O que aconteceu em Portugal naquele breve período dos anos 80 que não tinha acontecido antes e – independentemente de ter continuado a existir muito boa música – não voltou a acontecer depois? De onde surgiu aquela explosão de bandas todas diferentes, numa altura que também não era economicamente brilhante nem a alfabetização musical era extraordinária? Vocês que estavam no olho do furacão, que explicação têm?
Nuno Rebelo – Tirámos uma rolha da garrafa. Estivemos engarrafados durante a ditadura e o que era urgente, em termos de música popular, durante a ditadura e naquele período logo após a revolução, era a música de intervenção política. No momento em que isso deixou de ser urgente, aparecemos nós que tínhamos, 14, 15 anos no 25 de Abril. Já não sentíamos essa necessidade de fazer uma música carregada politicamente, mas mais aberta. É uma geração de mudança que tem a memória de ser criança durante a ditadura e que chega à maioridade depois da revolução.

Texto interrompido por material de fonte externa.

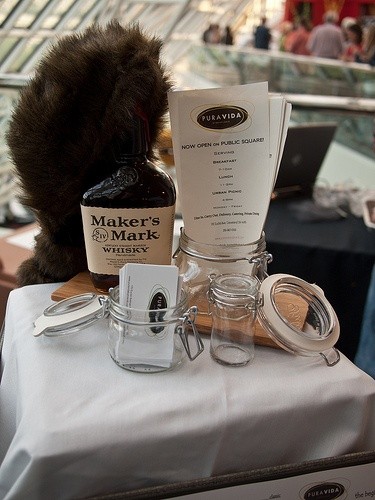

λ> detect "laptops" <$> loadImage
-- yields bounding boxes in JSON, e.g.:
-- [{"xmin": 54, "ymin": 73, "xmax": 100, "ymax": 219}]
[{"xmin": 271, "ymin": 122, "xmax": 337, "ymax": 200}]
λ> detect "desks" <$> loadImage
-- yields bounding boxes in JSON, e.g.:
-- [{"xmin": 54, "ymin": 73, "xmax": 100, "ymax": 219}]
[{"xmin": 0, "ymin": 282, "xmax": 375, "ymax": 499}]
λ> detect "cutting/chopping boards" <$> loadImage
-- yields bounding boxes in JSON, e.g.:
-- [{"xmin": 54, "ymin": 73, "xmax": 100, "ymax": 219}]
[{"xmin": 51, "ymin": 269, "xmax": 315, "ymax": 352}]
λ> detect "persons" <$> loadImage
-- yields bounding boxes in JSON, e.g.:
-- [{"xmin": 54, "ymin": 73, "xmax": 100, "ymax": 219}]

Anabela Duarte – A minha educação sentimental na música foi com os Ocaso Épico que, no discurso que faziam, tinham uma costela muito forte de uma certa portugalidade, numa veia não exactamente política mas de contestação, gozava com a História portuguesa, olhava-a por um ângulo mais obsceno. Eu tinha 17 ou 18 anos, eram os primórdios do Rock Rendez Vous. Depois, houve várias vertentes disso, como os Ezra Pound e a Loucura, do Jorge Ferraz, já com influências americanas, os Bye Bye Lolita Girl, Moeda Noise, Santa Maria Gasolina Em Teu Ventre, Pop Dell’Arte... começaram, nessa altura, bastantes projectos que, do ponto de vista da percepção da música, eram bastante mais rudes, mais viscerais, havia ali qualquer coisa às avessas do que se costumava fazer.
NR – Salvaguardando as devidas distâncias, é semelhante ao que se passou num curto período e que deu origem a gente como Almada Negreiros, Fernando Pessoa, aquele período entre a Primeira República e a chegada da ditadura. Aqui é um pouco ao contrário: é a saída da ditadura mas também é uma época de transição. São estes períodos que permitem alguma efervescência artística.

Na altura, tinham verdadeiramente noção de que o que estavam a fazer era realmente novo e diferente e que iria marcar uma época?
NR – Era isso que estávamos a tentar fazer. Não sabíamos se o conseguiríamos mas o nosso esforço era esse: abordar a pop abrindo-a para outros tipo de música. Coisa que foi feita de modo diferente por outros grupos anteriores a nós. Os Beatles, por exemplo, pelas experiências electroacústicas que fizeram, a utilização de orquestras, distorções na voz...



Vocês não viviam, evidentemente, numa bolha, tinham influências e fontes de inspiração. Mas o que é interessante é que, tanto os Mler Ife Dada como vários outros contemporâneos, conseguiram transformar tudo isso numa linguagem completamente própria, personalizada. Isso surgiu naturalmente, foi procurado?
AD – O Nuno vinha de uma fase bastante anglo-saxónica com os Street Kids e teve um flash criativo com o Pedro D'Orey que aparece com um discurso poético mais surrealista que despertou um outro imaginário. NR – Eu poria as coisas de outra maneira: foi muito importante eu ter conhecido o Jorge Lima Barreto e ele ter-me mostrado muitos tipos de música diferente que abrangiam o planeta todo e também o passado. De repente, conheço o Pedro D’Orey que já sabia isto tudo. É uma espécie de encontro de almas gémeas.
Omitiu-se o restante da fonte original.